When Taito released the original Space Invaders Extreme, people lapped it up for the psychedelic bowl of sugar that it was. In my humble opinion it managed to successfully enhance the existing experience without destroying the memory of what it was. Essentially, the formula is pretty much the same here: you control a 'laser base' at the bottom of the screen which shoots enemies that are seeking to invade your space. Interestingly, while these alien interlopers have mastered interstellar travel, they lack the basic motor-skills required to fly directly at their at their targets, y'know, forward.
Pretty extreme backgrounds, too.
Anyway, in the original Extreme, the formation of the aliens varied greatly from level to level. Sometimes there are only a handful of the buggers in a tight formation, sometimes guerilla invaders advance rapidly down the screen separately from the pack, and sometimes you'd have to contend with a ginormous boss invader with smaller 'guard aliens'. This time 'round, the xenomorphs have learned a lot from their previous invasion. They incorporate several new tactics, formations, and even a fleet of faster, stronger ships.
That's right, folks. Rather than just line-dancing at you, the invaders now use cunningly designed waves of uniquely designed attack crafts that cover each others' weaknesses. Now you'll have to contend with shielded cruisers, rotary turrets, reflectively shielded scouts, invisible stalker ships, teleporting bastards, and my personal non-favourite, the kamikaze drones.

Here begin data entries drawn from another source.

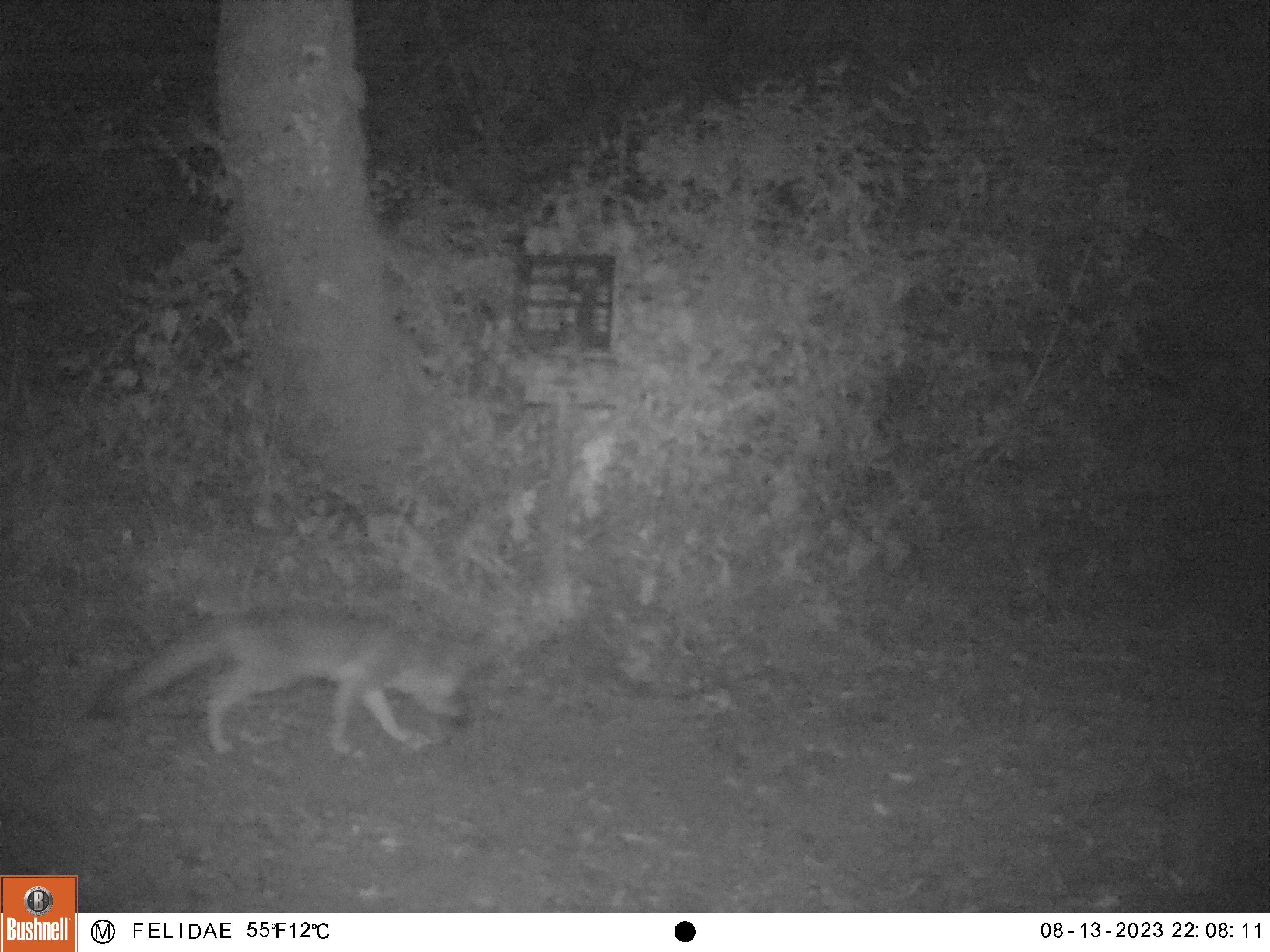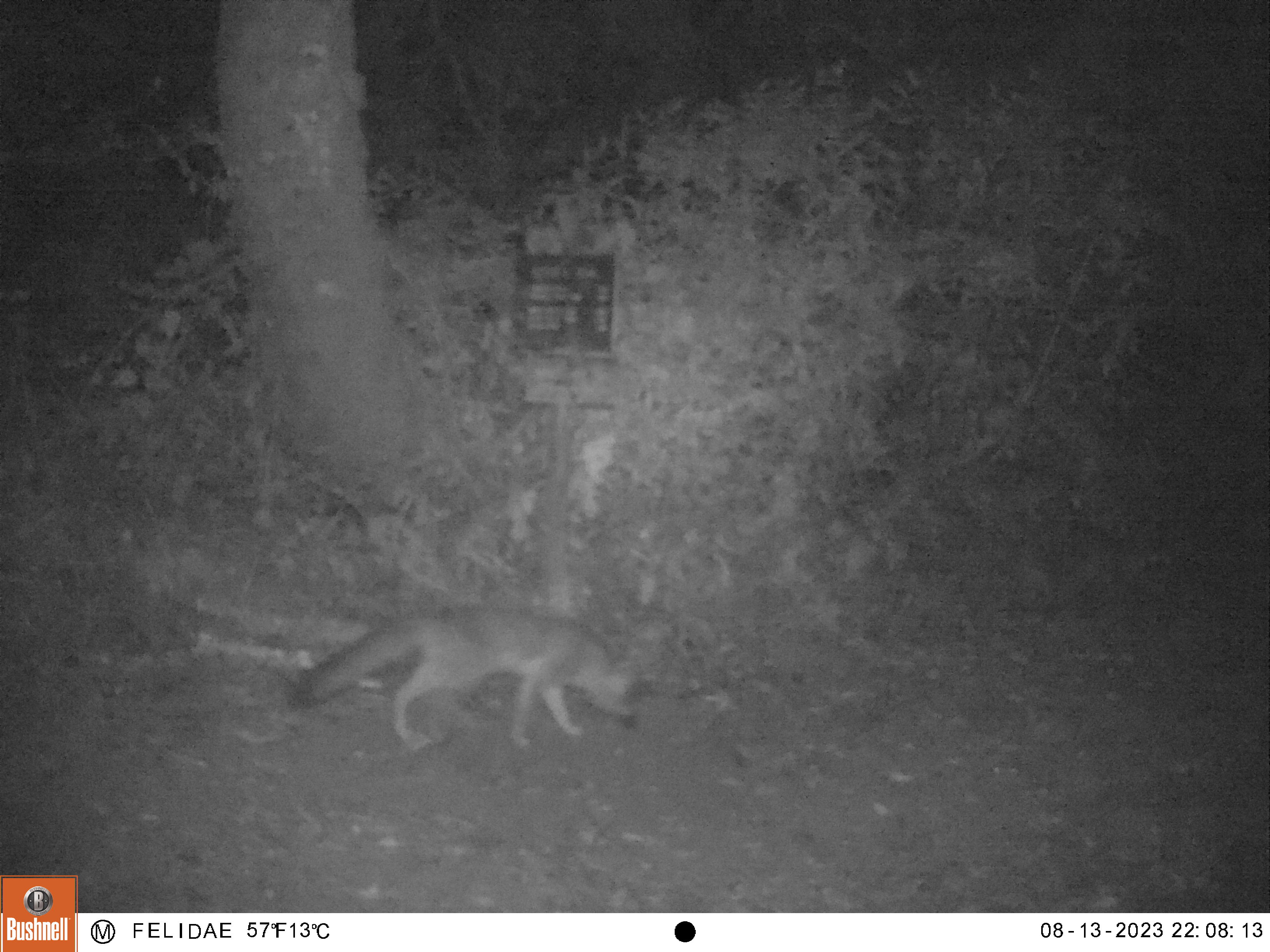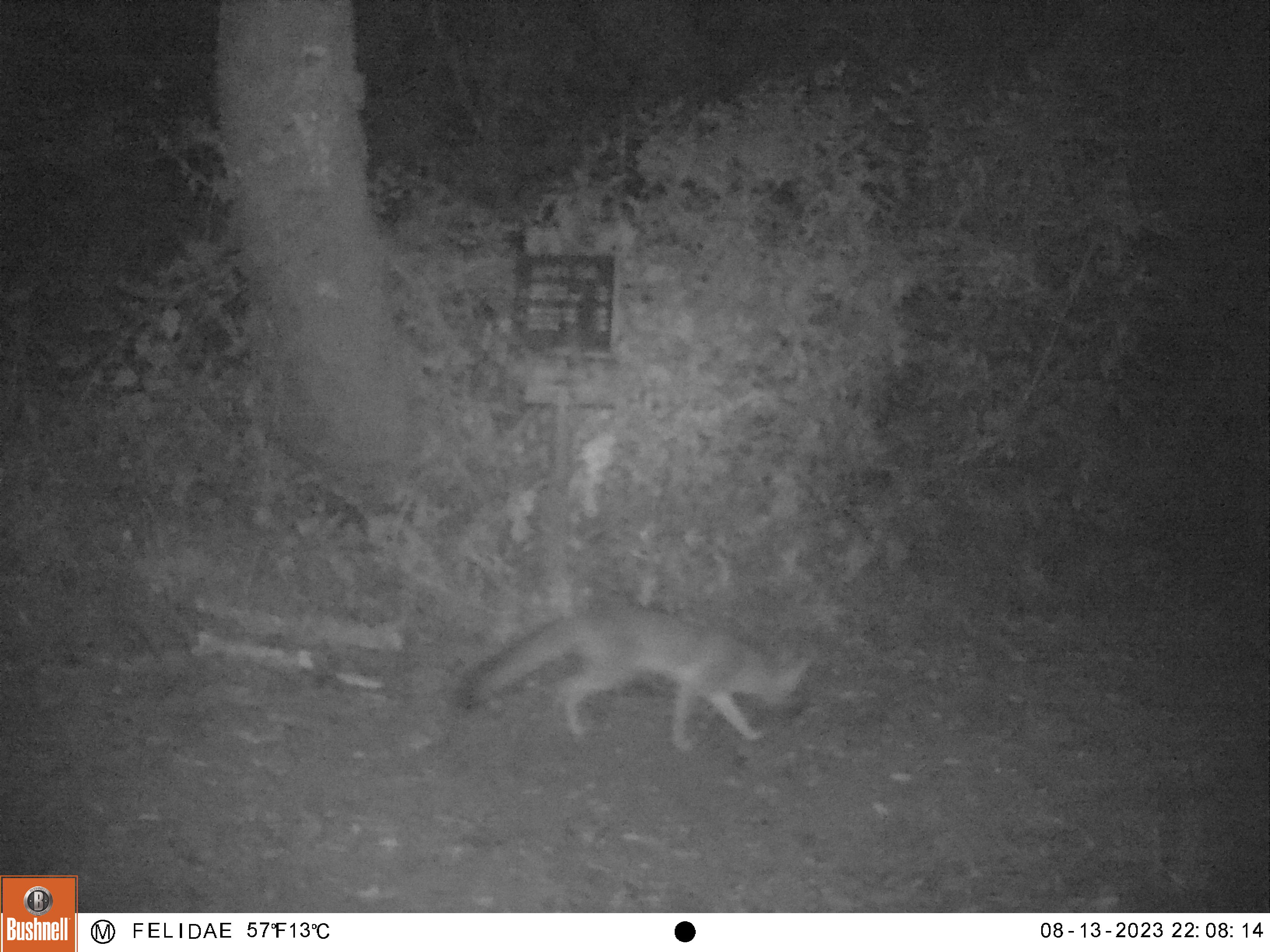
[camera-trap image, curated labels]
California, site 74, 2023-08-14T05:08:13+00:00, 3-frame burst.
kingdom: Animalia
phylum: Chordata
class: Mammalia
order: Carnivora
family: Canidae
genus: Urocyon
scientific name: Urocyon cinereoargenteus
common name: gray fox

The bonus structure is quite similar to the last title; to aid you in your E.T. genocide, you can shoot a certain number of enemies of the same colour to score a power-up tied to that colour. These include incendiary missiles, multi-shot bullets, streaming laser bursts, or an energy shield. All this weaponry definitely comes in handy in Extreme 2, because this sequel is quite happy throw twice as many enemies at you.

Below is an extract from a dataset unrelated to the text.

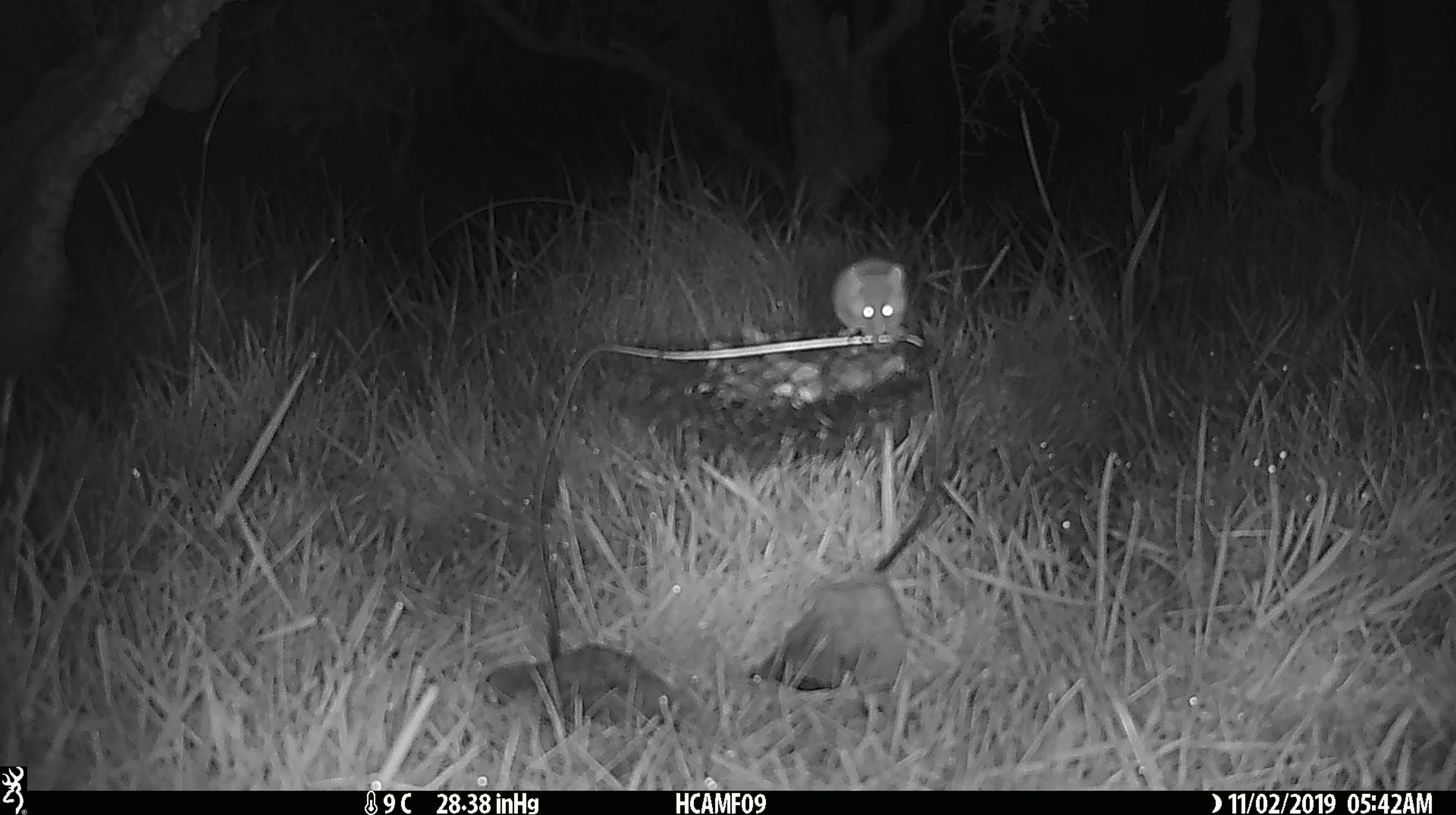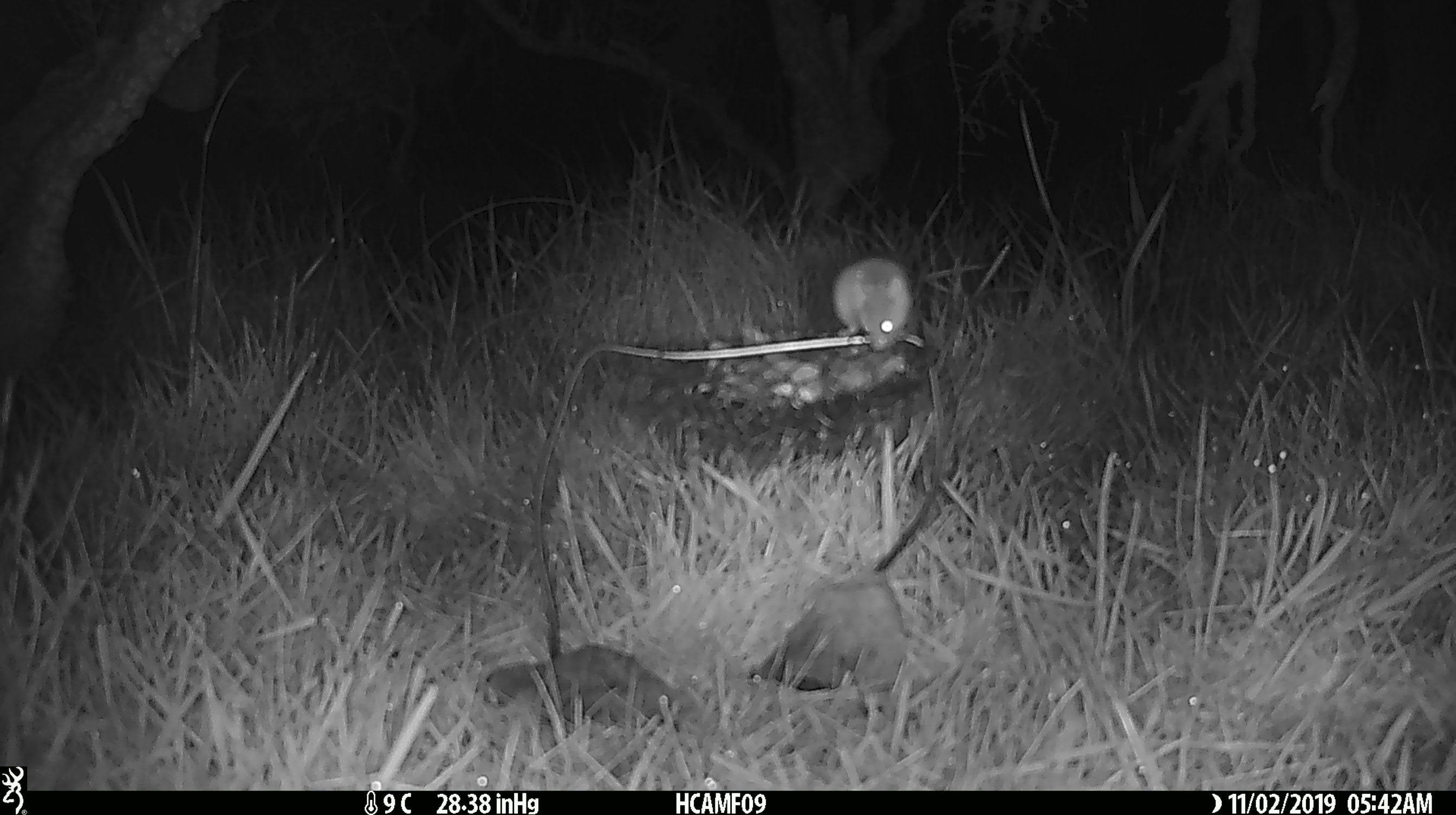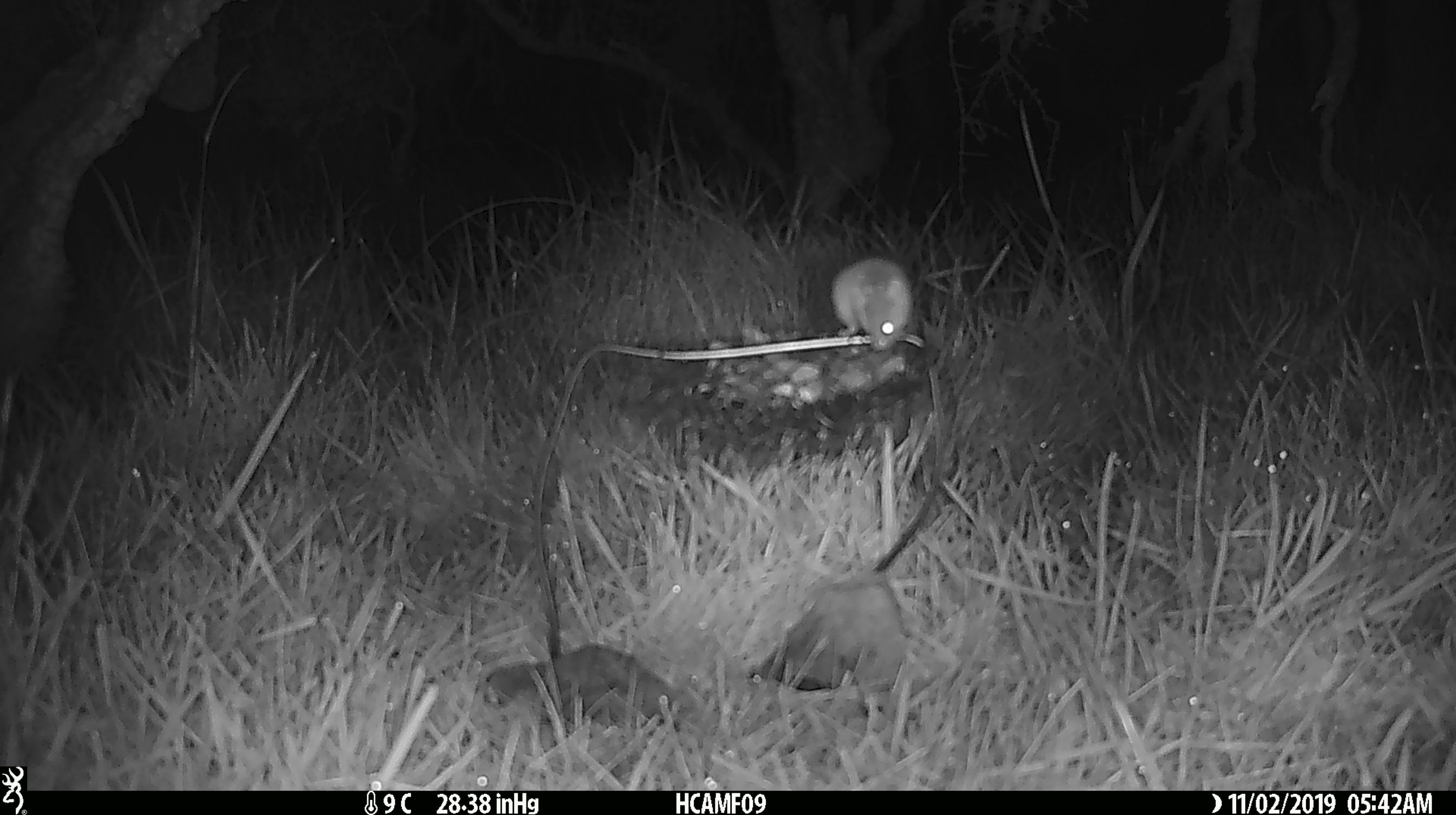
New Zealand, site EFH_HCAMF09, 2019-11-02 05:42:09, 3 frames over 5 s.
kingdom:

Taste the blue pain, aliens!
Like the original, you may trigger bonus missions mid-level. Unlike the original, though, this game doesn't whisk you away to the stage to engage them, it just dumps the extra baddies at the top of the screen. It is, for ant of a better term, 'double space invasion', and it is utter chaos. Trust me, this game can shift from 'quaint, old-school reminiscing' to 'frenetic fight for survival' very swiftly.

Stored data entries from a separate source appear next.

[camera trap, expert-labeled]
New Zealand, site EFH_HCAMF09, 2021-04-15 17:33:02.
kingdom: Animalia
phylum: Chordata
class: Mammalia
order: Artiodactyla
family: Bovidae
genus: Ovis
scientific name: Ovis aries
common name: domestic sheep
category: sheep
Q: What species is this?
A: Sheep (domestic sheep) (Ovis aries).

In keeping with the 'extreme' facelift of this franchise, Space Invaders Extreme 2 still features the cool techno soundtrack with instruments keyed into the onscreen action (if you haven't experienced it yet, it is similar to that of Rez or Lumines). You can happily blast away and make beautiful music with the aliens - almost like that scene in Close Counters, except you're communicating via death rays. Personally, I prefer the soundtrack to the prior game rather than this new one. Extreme 2 seems to concern itself more with those retro bleeps, bloops and zap sound effects that, while a bit nostalgic, become irritating.
Gambling and aliens. Best combo ever?
For those among you looking for more, you can sink some time into the Versus and Time Attack modes, and (best of all) if you've got Wi-Fi around, you can strut your stuff online and challenge other gamers, either through random match-ups or friend-code exchanges.
As it stands, Space Invaders Extreme 2 is a well-priced, solid game that usurps the original Extreme in almost every way. Beam up a copy.